Sales were $1.052 billion, marking the company’s first billion dollar revenue quarter, compared with $707.3 million in the prior year’s quarter. Analysts tracked by FactSet had forecast revenue of $979 million and earnings of 92 cents a share.
See Now: Arista Networks shares gain on sales, earnings beat and strong guidance
Speaking during a conference call to discuss the results on Monday, Arista Networks CEO Jayshree Ullal said that despite all the talk of a recession, she would classify the company’s quarter, and much of this year as “micro momentum.” Ullal, who acknowledged that Arista is not a bellwether for a macro recession, described the company as “a little oasis” for both enterprise and cloud in terms of its execution.

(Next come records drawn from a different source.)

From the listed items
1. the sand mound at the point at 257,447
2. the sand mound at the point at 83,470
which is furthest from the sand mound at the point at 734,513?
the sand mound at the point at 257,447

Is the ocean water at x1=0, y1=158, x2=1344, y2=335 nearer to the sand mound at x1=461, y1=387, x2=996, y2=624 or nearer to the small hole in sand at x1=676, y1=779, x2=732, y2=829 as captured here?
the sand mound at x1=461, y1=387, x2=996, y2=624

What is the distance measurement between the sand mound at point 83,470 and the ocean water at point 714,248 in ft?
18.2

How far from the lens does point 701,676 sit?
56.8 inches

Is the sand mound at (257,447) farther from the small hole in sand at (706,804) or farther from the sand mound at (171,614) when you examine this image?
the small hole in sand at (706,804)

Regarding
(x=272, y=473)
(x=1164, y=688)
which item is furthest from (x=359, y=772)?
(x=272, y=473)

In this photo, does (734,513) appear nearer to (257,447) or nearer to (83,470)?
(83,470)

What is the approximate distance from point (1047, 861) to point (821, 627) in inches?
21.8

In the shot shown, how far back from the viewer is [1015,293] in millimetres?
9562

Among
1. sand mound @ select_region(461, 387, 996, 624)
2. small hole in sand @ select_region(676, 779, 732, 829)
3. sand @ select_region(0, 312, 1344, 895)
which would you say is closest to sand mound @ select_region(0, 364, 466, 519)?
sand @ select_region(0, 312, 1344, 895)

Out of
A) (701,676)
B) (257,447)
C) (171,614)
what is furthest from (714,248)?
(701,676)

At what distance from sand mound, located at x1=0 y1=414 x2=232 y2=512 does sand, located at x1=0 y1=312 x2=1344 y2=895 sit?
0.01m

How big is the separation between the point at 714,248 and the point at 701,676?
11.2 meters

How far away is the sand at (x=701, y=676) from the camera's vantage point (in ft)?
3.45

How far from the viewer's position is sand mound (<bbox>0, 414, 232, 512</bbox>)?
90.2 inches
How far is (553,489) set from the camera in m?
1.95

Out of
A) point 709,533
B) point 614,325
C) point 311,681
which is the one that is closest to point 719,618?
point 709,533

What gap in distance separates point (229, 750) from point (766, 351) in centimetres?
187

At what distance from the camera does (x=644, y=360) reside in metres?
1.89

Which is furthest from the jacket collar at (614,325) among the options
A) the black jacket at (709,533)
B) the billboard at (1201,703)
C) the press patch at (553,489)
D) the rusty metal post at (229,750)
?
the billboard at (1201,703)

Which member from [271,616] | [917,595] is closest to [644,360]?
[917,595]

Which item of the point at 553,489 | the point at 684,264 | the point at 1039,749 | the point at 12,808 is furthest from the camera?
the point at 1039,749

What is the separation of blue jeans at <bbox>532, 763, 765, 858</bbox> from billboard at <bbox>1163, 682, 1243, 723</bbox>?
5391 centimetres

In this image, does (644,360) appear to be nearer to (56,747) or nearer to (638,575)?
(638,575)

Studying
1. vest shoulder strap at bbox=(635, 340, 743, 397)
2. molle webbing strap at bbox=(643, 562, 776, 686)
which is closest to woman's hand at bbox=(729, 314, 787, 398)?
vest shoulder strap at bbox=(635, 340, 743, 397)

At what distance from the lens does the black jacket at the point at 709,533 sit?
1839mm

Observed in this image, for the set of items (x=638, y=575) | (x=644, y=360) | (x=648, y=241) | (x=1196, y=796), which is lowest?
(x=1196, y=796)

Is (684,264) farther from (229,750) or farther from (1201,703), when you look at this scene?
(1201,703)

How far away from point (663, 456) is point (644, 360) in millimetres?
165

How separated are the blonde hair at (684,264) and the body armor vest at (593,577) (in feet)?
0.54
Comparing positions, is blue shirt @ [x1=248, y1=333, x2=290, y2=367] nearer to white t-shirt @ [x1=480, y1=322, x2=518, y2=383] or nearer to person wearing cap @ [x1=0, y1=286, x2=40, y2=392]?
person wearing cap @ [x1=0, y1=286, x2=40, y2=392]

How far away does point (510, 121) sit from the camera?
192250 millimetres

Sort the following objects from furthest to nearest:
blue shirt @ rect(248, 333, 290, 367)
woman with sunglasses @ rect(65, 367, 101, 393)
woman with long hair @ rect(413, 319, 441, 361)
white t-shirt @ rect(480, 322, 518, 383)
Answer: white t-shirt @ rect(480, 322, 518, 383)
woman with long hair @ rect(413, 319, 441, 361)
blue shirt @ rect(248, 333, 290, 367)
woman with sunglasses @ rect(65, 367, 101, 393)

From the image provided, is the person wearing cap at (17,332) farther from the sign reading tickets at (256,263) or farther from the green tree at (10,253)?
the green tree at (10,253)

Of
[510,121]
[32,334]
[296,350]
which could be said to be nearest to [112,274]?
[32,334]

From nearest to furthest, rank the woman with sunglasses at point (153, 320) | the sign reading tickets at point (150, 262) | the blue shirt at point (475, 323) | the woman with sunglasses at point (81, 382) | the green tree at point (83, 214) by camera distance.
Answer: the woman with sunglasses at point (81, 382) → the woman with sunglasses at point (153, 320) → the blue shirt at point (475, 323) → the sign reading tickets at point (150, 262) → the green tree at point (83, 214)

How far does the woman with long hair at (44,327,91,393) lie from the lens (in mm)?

KeyBanc Capital Markets analyst Thomas Blakey pointed to Arista’s strength in cloud networking and continued share gains in enterprise.
“Management commented that cloud visibility remains strong, providing comfort for the remainder of CY22, with likely recalibrated growth expectations from the Street out to CY23,” he wrote.
Blakey reiterated its overweight rating and $170 price target for Arista Networks.
Arista, which has earned a reputation for robust growth rates, gave strong third -quarter guidance, predicting revenue of $1.025 billion to $1.075 billion, while analysts surveyed by FactSet had forecast sales of $996 million.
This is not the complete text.